Data:
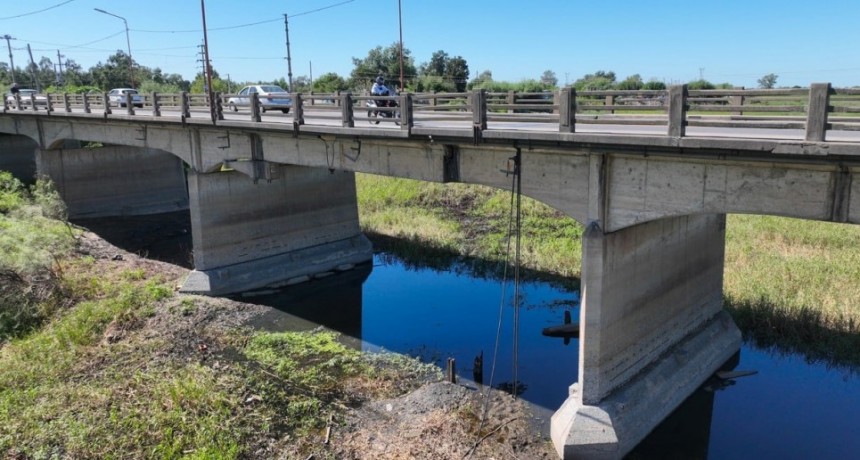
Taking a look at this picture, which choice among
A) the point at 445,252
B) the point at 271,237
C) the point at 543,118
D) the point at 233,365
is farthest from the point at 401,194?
the point at 543,118

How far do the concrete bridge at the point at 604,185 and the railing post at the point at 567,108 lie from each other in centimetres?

Description of the task: Copy the text lines of the records above word for word, leaving out the pictures.

The response:
Taking a look at this picture, which choice among
A) the point at 445,252
B) the point at 271,237
C) the point at 543,118
D) the point at 233,365
is farthest from the point at 401,194?
the point at 543,118

How far do the concrete bridge at the point at 604,185 and the railing post at the point at 567,108 lie from each other in centimetres?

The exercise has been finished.